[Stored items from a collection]

........

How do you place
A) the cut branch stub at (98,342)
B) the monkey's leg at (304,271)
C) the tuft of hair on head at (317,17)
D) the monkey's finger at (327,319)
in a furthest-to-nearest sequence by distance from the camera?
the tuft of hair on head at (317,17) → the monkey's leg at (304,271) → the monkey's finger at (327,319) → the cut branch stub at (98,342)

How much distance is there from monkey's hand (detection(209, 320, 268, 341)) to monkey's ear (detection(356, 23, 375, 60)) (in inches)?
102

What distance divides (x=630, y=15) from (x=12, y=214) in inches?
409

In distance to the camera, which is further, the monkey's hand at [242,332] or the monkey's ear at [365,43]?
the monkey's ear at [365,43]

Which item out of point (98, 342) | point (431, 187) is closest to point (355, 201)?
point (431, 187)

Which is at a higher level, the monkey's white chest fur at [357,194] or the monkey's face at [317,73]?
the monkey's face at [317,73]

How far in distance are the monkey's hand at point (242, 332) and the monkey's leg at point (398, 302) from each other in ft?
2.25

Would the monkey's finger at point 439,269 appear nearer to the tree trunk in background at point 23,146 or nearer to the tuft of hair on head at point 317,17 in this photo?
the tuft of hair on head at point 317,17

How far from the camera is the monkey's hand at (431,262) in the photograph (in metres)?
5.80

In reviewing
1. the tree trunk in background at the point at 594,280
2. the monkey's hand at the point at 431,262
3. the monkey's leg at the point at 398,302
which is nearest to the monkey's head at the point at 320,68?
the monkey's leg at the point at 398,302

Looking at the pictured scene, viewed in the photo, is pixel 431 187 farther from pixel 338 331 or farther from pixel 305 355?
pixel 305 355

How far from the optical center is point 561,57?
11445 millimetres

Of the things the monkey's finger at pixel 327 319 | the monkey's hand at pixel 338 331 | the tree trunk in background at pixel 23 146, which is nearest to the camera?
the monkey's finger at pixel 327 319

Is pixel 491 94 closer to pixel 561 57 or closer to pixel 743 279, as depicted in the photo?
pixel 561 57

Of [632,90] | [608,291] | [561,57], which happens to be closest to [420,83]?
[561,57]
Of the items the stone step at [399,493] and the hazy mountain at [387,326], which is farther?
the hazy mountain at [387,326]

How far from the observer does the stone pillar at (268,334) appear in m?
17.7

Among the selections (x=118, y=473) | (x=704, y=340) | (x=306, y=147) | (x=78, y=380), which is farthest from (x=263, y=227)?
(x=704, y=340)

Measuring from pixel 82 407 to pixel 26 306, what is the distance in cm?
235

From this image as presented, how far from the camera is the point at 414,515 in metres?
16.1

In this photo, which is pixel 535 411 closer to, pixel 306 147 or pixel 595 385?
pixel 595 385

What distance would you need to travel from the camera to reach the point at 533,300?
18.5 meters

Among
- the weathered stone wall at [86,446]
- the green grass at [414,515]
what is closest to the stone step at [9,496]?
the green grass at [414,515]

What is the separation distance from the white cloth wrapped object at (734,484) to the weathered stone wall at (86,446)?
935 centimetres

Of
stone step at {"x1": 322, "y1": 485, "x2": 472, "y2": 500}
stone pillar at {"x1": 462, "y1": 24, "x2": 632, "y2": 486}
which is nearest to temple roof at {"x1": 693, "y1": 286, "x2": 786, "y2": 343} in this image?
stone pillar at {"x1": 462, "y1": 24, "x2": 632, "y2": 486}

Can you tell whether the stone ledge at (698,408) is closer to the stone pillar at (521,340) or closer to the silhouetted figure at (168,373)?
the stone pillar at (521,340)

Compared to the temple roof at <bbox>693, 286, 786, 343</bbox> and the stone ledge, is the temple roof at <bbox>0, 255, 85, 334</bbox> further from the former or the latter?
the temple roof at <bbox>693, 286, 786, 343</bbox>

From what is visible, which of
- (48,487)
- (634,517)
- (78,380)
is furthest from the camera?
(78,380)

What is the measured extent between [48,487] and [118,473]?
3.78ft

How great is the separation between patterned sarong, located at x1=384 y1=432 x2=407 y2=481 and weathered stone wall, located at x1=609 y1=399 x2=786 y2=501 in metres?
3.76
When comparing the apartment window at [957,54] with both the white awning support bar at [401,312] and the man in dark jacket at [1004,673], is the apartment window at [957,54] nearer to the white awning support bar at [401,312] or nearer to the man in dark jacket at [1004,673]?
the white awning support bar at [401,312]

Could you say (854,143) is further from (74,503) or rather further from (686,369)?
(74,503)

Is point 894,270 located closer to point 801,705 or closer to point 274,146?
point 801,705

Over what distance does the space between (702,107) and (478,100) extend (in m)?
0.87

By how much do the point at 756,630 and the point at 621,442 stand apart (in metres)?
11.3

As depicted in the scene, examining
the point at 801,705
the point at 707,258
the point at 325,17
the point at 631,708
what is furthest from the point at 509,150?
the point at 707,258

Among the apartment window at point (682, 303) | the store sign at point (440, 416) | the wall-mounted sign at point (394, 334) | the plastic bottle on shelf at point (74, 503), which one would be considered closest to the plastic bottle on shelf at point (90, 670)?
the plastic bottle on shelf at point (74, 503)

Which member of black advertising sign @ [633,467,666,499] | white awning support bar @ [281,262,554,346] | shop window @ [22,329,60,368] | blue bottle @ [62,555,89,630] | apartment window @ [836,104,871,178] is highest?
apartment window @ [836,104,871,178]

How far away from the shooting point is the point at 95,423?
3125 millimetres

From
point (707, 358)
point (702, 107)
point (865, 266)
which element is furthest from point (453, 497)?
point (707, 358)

........

• Problem to work on
Write out all of the records once more, exactly.

• Finished answer
How do you place
A) the cut branch stub at (98,342)
B) the monkey's leg at (304,271)
C) the tuft of hair on head at (317,17)
D) the monkey's finger at (327,319)
in a furthest-to-nearest sequence by distance from the camera?
the tuft of hair on head at (317,17) → the monkey's leg at (304,271) → the monkey's finger at (327,319) → the cut branch stub at (98,342)

How much distance is there from monkey's hand (detection(209, 320, 268, 341)) to monkey's ear (detection(356, 23, 375, 60)) (in inches)?
102

What distance divides (x=630, y=15) from (x=12, y=214) in inches?
409

In distance to the camera, which is further, the monkey's hand at [242,332] or the monkey's ear at [365,43]?
the monkey's ear at [365,43]

Which item out of point (98, 342) | point (431, 187) is closest to point (355, 201)?
point (431, 187)

Which is at a higher level, the monkey's white chest fur at [357,194] or the monkey's face at [317,73]?
the monkey's face at [317,73]

How far in distance are the monkey's hand at point (242, 332) and the monkey's leg at point (398, 302) from each other in ft?
2.25

Would the monkey's finger at point 439,269 appear nearer to the tree trunk in background at point 23,146 or nearer to the tuft of hair on head at point 317,17 in this photo?
the tuft of hair on head at point 317,17

How far from the camera is the monkey's hand at (431,262) in the photograph (in metres)?
5.80

In reviewing
1. the tree trunk in background at the point at 594,280
2. the monkey's hand at the point at 431,262
3. the monkey's leg at the point at 398,302
which is nearest to the monkey's head at the point at 320,68?
the monkey's leg at the point at 398,302

Looking at the pictured scene, viewed in the photo, is pixel 431 187 farther from pixel 338 331 or farther from pixel 305 355?
pixel 305 355

How far from the optical center is point 561,57?
11445 millimetres

Of the things the monkey's finger at pixel 327 319 | the monkey's hand at pixel 338 331 | the tree trunk in background at pixel 23 146, which is nearest to the camera?
the monkey's finger at pixel 327 319

Is pixel 491 94 closer to pixel 561 57 or closer to pixel 743 279, as depicted in the photo?
pixel 561 57

Of [632,90] | [608,291] | [561,57], which happens to be closest to [420,83]?
[561,57]
Of the items the stone step at [399,493] and the hazy mountain at [387,326], which is farther?
the hazy mountain at [387,326]

How far from the observer does the stone pillar at (268,334) appear in m?
17.7

Among the selections (x=118, y=473) | (x=704, y=340) | (x=306, y=147) | (x=78, y=380), which is farthest from (x=263, y=227)?
(x=704, y=340)

Measuring from pixel 82 407 to pixel 26 306, what is the distance in cm?
235

From this image as presented, how far from the camera is the point at 414,515 in metres?
16.1

In this photo, which is pixel 535 411 closer to, pixel 306 147 or pixel 595 385?
pixel 595 385

What distance would you need to travel from the camera to reach the point at 533,300?
18.5 meters

Among
- the weathered stone wall at [86,446]
- the green grass at [414,515]
what is closest to the stone step at [9,496]?
the green grass at [414,515]

What is the separation distance from the white cloth wrapped object at (734,484) to the weathered stone wall at (86,446)?
935 centimetres

Of
stone step at {"x1": 322, "y1": 485, "x2": 472, "y2": 500}
stone pillar at {"x1": 462, "y1": 24, "x2": 632, "y2": 486}
which is nearest to temple roof at {"x1": 693, "y1": 286, "x2": 786, "y2": 343} in this image?
stone pillar at {"x1": 462, "y1": 24, "x2": 632, "y2": 486}

Can you tell whether the stone ledge at (698,408) is closer to the stone pillar at (521,340) or closer to the silhouetted figure at (168,373)?
the stone pillar at (521,340)

Compared to the temple roof at <bbox>693, 286, 786, 343</bbox> and the stone ledge, is the temple roof at <bbox>0, 255, 85, 334</bbox> further from the former or the latter?
the temple roof at <bbox>693, 286, 786, 343</bbox>

From what is visible, which of
- (48,487)
- (634,517)
- (78,380)
is furthest from the camera?
(78,380)

What is the measured extent between [48,487] and [118,473]?
3.78ft

How great is the separation between patterned sarong, located at x1=384 y1=432 x2=407 y2=481 and weathered stone wall, located at x1=609 y1=399 x2=786 y2=501 in metres?
3.76
When comparing the apartment window at [957,54] with both the white awning support bar at [401,312] and the man in dark jacket at [1004,673], is the apartment window at [957,54] nearer to the white awning support bar at [401,312] or nearer to the man in dark jacket at [1004,673]?
the white awning support bar at [401,312]

Could you say (854,143) is further from (74,503) or rather further from (686,369)?
(74,503)

Is point 894,270 located closer to point 801,705 or closer to point 274,146?
point 801,705

Over what distance does the space between (702,107) and (478,100) extend (in m)?
0.87

By how much do the point at 756,630 and the point at 621,442 stand apart (in metres)?
11.3

As depicted in the scene, examining
the point at 801,705
the point at 707,258
the point at 325,17
the point at 631,708
what is furthest from the point at 509,150?
the point at 707,258

Among the apartment window at point (682, 303) | the store sign at point (440, 416) | the wall-mounted sign at point (394, 334) | the plastic bottle on shelf at point (74, 503), which one would be considered closest to the plastic bottle on shelf at point (90, 670)?
the plastic bottle on shelf at point (74, 503)

Which member of black advertising sign @ [633,467,666,499] | white awning support bar @ [281,262,554,346] | shop window @ [22,329,60,368] | blue bottle @ [62,555,89,630] | apartment window @ [836,104,871,178] is highest?
apartment window @ [836,104,871,178]

How far away from the shooting point is the point at 95,423?
3125 millimetres

From
point (707, 358)
point (702, 107)
point (865, 266)
which element is furthest from point (453, 497)?
point (707, 358)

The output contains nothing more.